GOAL OF THE EXERCISE ::
Restate word for word the lines of the material below, from the line with "The researchers measured" to the line with "Given this setup, evaluate", both lines included, and no others.
*** Begin section ***
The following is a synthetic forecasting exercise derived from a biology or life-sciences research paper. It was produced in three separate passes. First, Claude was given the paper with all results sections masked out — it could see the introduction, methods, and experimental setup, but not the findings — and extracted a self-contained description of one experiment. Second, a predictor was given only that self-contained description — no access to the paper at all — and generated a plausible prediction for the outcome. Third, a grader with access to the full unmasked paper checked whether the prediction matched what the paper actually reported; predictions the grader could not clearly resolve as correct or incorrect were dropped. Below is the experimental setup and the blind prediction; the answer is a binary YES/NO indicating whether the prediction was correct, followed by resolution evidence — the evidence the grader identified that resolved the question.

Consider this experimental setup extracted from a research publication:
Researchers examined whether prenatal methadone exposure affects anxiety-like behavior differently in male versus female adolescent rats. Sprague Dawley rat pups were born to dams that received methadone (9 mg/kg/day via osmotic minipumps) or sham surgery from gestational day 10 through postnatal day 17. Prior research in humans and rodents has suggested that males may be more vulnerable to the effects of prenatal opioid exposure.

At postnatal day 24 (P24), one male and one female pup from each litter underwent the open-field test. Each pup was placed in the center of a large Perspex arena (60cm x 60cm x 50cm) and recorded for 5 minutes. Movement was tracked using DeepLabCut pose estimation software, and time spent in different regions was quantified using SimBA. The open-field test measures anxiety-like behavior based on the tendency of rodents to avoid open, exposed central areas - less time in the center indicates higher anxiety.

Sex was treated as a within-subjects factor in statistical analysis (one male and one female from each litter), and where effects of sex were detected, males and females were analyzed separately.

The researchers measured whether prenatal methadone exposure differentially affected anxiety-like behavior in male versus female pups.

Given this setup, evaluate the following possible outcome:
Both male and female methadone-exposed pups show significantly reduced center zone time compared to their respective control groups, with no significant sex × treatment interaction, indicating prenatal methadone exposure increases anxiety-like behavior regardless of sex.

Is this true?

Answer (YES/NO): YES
*** End section ***
WRITTEN SOLUTION ::
The researchers measured whether prenatal methadone exposure differentially affected anxiety-like behavior in male versus female pups.

Given this setup, evaluate the following possible outcome:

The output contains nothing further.